Investor loans dialled back

Investment loans dialled back further

The flow of new investment loans has dropped to the lowest level in about half a decade.

Just as interestingly, the investor share of the stock of outstanding loans fell to 33.7 per cent in June.

That's well down from 39 per cent only three years earlier.

In fact, the investor market share of outstanding loans is now below the average level since June 2004.

It's not too hard to see why rental price growth has been so soft over the past few years looking at the number of investors that were piling into the market.

However, that balance now looks to be shifting back. 

Interestingly this is one way in which the inflation rate could get back towards the target - pushing up rental price inflation.

Whether that's 'good' inflation is another matter entirely, of course!

'Credit positive'

There's a fair amount of prominent commentary around as to what happens next for mortgage lending, generally ranging from despondency to doom and destruction.

Financial markets aren't taking such a dismal view, though, and the banks themselves would doubtless argue that the slowdown in investment lending and dwelling prices has improved their standing and risk profiles.

While punchy Royal Commission headlines put a temporary dent in some equity valuations, the impact overall has been fairly muted.

CBA's full-year results yesterday were generally met with a positive market response, with the rhetoric suggesting that lending volumes will be robust enough over the next year.
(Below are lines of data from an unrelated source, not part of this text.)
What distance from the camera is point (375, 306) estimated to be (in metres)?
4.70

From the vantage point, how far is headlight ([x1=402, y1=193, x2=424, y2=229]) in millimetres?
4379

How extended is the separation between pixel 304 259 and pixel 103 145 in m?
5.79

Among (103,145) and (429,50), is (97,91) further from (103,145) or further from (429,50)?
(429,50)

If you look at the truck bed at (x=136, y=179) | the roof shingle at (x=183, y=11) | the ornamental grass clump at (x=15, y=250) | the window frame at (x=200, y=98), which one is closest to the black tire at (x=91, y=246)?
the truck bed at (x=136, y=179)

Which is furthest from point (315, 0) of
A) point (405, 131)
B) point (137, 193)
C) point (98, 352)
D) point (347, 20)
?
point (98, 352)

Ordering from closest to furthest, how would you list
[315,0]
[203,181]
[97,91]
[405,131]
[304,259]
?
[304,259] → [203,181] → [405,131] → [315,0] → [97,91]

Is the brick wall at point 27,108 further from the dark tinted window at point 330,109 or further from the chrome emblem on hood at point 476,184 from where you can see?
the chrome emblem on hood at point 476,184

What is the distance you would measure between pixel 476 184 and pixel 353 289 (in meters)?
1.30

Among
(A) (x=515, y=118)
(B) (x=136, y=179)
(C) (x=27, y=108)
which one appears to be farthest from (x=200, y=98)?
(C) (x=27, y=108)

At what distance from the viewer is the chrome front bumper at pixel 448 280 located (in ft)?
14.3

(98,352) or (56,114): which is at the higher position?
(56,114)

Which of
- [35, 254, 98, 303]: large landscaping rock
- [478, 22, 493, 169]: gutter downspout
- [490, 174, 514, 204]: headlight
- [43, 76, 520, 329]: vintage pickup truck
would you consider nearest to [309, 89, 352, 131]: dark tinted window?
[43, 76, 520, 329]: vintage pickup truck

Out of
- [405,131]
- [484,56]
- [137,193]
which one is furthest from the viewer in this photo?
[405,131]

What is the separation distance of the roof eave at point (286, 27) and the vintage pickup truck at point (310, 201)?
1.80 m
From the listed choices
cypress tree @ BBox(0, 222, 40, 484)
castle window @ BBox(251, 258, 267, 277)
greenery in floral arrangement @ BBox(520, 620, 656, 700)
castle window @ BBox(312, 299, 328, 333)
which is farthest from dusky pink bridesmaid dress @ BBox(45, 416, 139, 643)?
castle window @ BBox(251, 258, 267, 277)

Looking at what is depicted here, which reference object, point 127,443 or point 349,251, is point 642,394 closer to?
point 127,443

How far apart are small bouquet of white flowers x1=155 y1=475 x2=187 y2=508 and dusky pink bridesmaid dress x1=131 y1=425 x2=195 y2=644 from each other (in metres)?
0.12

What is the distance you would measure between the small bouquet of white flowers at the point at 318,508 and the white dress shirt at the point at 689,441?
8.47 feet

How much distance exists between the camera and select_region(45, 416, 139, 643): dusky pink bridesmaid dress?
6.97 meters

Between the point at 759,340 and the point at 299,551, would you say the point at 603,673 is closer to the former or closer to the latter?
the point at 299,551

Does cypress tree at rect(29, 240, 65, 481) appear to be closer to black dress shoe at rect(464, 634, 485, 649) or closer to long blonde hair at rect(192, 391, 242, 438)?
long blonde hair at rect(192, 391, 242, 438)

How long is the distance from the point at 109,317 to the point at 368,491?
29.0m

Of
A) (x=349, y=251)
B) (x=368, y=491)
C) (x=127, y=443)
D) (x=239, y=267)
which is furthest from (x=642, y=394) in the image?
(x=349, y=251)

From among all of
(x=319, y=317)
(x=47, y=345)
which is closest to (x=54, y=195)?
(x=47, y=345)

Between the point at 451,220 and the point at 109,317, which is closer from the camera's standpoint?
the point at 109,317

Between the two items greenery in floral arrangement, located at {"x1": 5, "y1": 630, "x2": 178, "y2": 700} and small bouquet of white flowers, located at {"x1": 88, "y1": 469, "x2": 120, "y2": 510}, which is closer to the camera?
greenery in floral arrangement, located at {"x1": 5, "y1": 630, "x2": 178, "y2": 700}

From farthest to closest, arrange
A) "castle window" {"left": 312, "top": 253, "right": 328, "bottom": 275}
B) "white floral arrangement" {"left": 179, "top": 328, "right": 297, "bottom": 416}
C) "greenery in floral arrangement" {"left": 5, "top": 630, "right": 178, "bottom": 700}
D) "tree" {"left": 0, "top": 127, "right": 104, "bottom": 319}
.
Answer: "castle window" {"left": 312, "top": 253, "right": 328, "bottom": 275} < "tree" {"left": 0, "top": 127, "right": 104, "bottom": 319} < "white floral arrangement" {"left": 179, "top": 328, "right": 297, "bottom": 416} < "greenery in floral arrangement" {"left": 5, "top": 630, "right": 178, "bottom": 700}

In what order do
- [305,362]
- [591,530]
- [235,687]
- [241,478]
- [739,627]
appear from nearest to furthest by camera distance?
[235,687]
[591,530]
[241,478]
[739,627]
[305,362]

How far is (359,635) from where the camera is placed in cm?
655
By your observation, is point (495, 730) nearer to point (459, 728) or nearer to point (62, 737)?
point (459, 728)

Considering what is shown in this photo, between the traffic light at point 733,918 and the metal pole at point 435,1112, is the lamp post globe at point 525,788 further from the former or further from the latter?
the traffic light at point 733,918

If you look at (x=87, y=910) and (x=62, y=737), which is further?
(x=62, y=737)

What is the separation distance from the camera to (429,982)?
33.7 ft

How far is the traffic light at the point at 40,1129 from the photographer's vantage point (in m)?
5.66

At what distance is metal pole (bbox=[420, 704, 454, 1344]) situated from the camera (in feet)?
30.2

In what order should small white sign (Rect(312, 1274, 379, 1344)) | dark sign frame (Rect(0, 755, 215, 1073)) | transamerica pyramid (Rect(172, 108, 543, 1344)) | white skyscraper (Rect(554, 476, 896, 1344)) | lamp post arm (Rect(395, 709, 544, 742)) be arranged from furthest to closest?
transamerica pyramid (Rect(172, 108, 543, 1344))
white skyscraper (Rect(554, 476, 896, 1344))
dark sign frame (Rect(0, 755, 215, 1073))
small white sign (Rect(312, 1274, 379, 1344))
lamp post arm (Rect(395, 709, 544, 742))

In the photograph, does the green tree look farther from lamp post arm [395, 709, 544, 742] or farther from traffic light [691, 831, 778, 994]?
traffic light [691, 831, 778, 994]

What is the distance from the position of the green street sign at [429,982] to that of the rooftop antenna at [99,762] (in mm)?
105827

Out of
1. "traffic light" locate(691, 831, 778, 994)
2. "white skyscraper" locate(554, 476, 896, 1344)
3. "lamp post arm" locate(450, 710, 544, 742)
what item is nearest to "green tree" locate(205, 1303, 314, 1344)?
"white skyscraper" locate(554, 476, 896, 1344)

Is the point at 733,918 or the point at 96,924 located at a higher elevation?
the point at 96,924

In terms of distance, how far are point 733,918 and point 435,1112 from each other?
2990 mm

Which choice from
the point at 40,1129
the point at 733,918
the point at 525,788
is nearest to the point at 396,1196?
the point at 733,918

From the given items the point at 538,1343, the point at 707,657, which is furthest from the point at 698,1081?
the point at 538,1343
Banking Day reported this morning that loan caps were removed for HSBC Australia, Macquarie, and People's Choice Credit Union, though what that means in practice is less clear given tighter standards.

Housing market musings have become more and more focused on 'the now', but overall the desire for home ownership remains strong and in time lending growth will likely pick up again.

As the Reserve Bank Governor discussed in a speech yesterday, immigration has done something quite dramatic to Australia's population pyramid, making a significantly positive difference to the ageing of the population:

'The movement to Australia of large numbers of young people over the past decade has changed our demographic profile in a positive way.'

Indeed so.

And just take a look at that surge in 25 to 35 year olds coming down the pipe: demand for medium-density housing is going to roar higher over the next decade (click to watch video)!

Source: r/Data is Beautiful 

It's a demographic tsunami that will catch a few housing market permabears by surprise, as I discussed here last year.